-- PROMPT A --
Copy out the part of the thread on haunt warning signs that starts with "I made this" and goes on through "fine last year.".

-- SELECTED PASSAGE --
○ ○ ○
# Warning/Rule signs in your haunt



## ghostie (May 15, 2006)

I really want one of these but need some ideas. I know a lot of you have been doing this for years and have come up with some good ones. Nice ways of saying "don't touch anything!" Please post pictures or share ideas if you have a good one. I'd really appreciate the help...


----------



## THeme ssaGE (Jul 16, 2006)

YA good thread.


----------



## trishaanne (Aug 20, 2005)

I made this sign last year and had the creature next to the fence holding it. Noone knew if he was real or fake so it worked out great. I'm planning on redoing it this year but it worked fine last year. 
http://pg.photos.yahoo.com/ph/trish...pg.photos.yahoo.com/ph/trishaanne45/my_photos

It was nothing fancy but it got the point across.


----------



## jdubbya (Nov 6, 2005)

This is on my short list this year. I'm planning a large foam tombstone with a list of "Castle Rules"
No running or pushing,
No touching anything or anyone
No foul language
No costume; no candy
Try and make it out alive

or something to that effect.

We have people lined up as we only allow small groups through at a time so everyone will have time to read the rules.


----------



## Vlad (Aug 2, 2005)

Ours is on the self lit headstone held by the floating reaper. It simply says, Enter at your own risk, Touch nothing and nothing will touch you.>>>>>>>>>
http://terroronbeechwood.com/index.php?pr=20058


----------



## Lilly (Jun 13, 2006)

i am going to make a sign this yr.
Notice
we are not responsible for your own stupidity!
if you get drunk and fall down stay there.

haha just kidding but i will be posting something to that effect not sure what yet.


----------



## gmacted (Jan 18, 2006)

I printed up some signs on 8.5x10 paper in Microsoft Word that stated "TOUCH NOTHING AND NOTHING WILL TOUCH YOU!". I used a font that looked like dripping blood and printed it red. I'll see if I can find the font again and post it.


----------



## tcarter (Aug 18, 2006)

this idea would be great for a entrace/rules sign

http://www.hauntershangout.com/graphics/projects/scarecrow/finished.jpg


----------



## Hellrazor (Jun 18, 2006)

tcarter, that is a great sign, WOW. Vlad I love yours... now to add Something else to my list of stuff to do. aaarrrrrggggg


----------



## THeme ssaGE (Jul 16, 2006)

How about 

-"your haunt name" is an enclosed, dark and unpredictable, theatrical environment with live actors and sometimes graphic scenes. Though all is done in the spirit of Halloween, it may not be suitable for young children or those with heart conditions. 
-No butts in line.
○ ○ ○
-- PROMPT B --
Return each line of the listing below that contains the string "pixel".

[Collected data entries]
○ ○ ○
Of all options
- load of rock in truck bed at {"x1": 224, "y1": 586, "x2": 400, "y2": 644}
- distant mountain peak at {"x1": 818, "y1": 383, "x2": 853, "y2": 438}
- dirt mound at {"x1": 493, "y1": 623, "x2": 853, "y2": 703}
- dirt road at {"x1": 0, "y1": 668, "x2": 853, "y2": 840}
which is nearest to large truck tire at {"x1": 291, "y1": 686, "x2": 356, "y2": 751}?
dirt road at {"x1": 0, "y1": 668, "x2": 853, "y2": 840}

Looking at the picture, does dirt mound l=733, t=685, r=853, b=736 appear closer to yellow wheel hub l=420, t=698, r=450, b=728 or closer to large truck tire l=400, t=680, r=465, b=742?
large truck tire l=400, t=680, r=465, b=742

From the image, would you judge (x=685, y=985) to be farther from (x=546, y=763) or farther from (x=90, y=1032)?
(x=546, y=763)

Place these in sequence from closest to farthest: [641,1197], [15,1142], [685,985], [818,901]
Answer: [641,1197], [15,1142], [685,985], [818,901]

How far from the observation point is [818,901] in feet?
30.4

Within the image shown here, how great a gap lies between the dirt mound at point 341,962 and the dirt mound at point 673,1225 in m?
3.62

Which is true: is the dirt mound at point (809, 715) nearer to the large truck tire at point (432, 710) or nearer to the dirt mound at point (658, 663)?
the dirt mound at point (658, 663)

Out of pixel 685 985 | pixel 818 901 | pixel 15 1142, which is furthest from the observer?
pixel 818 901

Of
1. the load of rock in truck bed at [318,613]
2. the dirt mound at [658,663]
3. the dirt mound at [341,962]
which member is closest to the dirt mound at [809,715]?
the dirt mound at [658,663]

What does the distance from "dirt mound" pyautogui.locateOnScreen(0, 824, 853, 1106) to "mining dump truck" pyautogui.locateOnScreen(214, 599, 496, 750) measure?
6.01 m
○ ○ ○
-- CORRECT OUTPUT A --
I made this sign last year and had the creature next to the fence holding it. Noone knew if he was real or fake so it worked out great. I'm planning on redoing it this year but it worked fine last year.

-- CORRECT OUTPUT B --
Out of pixel 685 985 | pixel 818 901 | pixel 15 1142, which is furthest from the observer?
pixel 818 901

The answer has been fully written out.